The North Macedonian government is in a tight spot with the Albanian minority, which is concentrated in the west and north part of the country and participates in the present Zoran Zaev government. All Albanians of North Macedonia have fixed in their minds the idea of “Greater Albania”, which will include Albania, Kosovo and half of North Macedonia. Whether it will ever work, is a different story.

This is the real problem for North Macedonia and can be resolved only if it joins the bloc together with Albania. Indeed, the French-German border was the theater of war for Western Europe for centuries until both countries joined the EU in 1957. Since then, not a single bullet has been fired across that border, except the bullets of hunters.

The issue of the language, in reality, is not an issue because there is no Macedonian language, as such. When North Macedonia was part of Yugoslavia, the language spoken was Serbo-Croatian. After the split, a local dialect was adopted as the official language which was named “Macedonian”. So far, so good.

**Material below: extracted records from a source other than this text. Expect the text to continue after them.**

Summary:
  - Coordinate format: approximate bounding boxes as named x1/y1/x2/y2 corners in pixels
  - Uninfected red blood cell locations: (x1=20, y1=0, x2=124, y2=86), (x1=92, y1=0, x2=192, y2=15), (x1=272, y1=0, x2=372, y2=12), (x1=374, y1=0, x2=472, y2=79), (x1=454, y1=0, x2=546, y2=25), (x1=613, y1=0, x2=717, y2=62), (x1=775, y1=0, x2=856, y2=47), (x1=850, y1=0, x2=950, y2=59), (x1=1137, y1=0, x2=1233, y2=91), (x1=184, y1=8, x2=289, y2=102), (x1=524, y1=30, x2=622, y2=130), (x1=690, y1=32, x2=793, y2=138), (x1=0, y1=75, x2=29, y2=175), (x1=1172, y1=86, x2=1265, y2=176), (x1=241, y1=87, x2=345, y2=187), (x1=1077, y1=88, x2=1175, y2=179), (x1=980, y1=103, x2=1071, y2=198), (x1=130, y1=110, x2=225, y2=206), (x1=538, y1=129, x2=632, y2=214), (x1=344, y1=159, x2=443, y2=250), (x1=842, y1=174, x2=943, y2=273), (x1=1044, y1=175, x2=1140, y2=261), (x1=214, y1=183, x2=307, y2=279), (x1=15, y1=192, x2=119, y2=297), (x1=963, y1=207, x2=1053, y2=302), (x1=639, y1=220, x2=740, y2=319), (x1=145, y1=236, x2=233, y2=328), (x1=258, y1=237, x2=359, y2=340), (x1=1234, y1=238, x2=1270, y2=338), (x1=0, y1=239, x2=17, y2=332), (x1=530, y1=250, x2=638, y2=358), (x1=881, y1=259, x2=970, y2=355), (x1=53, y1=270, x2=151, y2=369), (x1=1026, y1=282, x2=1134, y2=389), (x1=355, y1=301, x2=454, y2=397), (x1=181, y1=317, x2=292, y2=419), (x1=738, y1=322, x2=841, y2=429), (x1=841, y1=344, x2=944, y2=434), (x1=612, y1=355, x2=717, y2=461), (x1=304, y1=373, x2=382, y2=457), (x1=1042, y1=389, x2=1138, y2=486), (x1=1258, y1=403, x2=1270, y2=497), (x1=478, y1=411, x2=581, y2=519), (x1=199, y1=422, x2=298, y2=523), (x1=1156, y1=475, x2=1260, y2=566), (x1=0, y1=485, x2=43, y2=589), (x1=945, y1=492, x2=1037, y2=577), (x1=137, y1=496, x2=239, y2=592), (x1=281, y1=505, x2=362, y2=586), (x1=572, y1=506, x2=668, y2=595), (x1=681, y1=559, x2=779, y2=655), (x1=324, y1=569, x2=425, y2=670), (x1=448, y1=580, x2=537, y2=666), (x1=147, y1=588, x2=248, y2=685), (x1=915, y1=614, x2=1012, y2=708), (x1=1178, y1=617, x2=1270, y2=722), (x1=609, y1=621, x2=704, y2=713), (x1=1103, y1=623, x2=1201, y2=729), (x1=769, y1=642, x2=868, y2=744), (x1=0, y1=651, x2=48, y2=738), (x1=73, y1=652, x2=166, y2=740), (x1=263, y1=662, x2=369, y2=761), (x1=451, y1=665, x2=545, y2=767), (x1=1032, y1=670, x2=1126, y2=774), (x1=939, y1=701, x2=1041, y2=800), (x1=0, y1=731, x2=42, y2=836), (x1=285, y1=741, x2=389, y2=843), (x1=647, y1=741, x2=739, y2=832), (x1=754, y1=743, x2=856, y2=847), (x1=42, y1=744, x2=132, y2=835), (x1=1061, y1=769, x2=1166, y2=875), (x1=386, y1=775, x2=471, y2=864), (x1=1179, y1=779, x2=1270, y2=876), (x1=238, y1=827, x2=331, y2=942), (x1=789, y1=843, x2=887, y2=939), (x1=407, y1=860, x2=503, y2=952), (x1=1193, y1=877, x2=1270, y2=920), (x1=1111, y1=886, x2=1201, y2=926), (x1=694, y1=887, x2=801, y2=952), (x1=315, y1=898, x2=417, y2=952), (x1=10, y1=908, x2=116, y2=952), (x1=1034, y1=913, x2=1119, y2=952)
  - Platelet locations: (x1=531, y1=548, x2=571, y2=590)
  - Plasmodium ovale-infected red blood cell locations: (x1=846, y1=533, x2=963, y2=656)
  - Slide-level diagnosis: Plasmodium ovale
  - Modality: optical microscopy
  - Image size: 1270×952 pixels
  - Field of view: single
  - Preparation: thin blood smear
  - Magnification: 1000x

Last year, I visited Skopje and Kumanovo accompanied by a Bulgarian colleague, who helped very much with translation as I do not speak Macedonian. On the way back when we stopped in Bitola for a coffee and she started talking with the shop owner about the life there and how they feel now that the door to Europe was opened. There, I understood how many hopes ordinary citizens are investing in the EU Membership.

When we crossed the border to Greece, I said to my associate, “you are with New Europe for some 15 years. Why have you never told us that you speak Macedonian fluently?” and she replied, “because I do not speak Macedonian” and when I asked, “ and what the hell you were speaking for the last three days”, she replied, “Bulgarian”.

Zaev must come down to earth and understand his historic responsibilities. His country, in order to survive as a sovereign country, must join the bloc at any cost or at least keep talking with Brussels from now to eternity if they do not get him in. That will be very difficult because the weather in Europe is becoming tough and Europeans, after the experience of generously brining into the bloc eleven former Communist countries, are not enthused with the idea of even more new former Communists, the more so that their justice systems remain medieval.

This issue cannot be resolved simply by bombarding Europeans with a hailstorm of op-eds from Balkan journalists, nor from Europe’s pro-Enlargement NGOs who are publishing furiously at the moment, and not even by high-minded commentary written for world leaders by those same NGOs.

To this effect, Zaev has only one move left. Go first to Sofia and then to Athens and beg Boyko Borisov and Kyriakos Mitsotakis for “unconditional” help. He may never get into the bloc but at least he will deliver the country to his successor one piece, as he got it.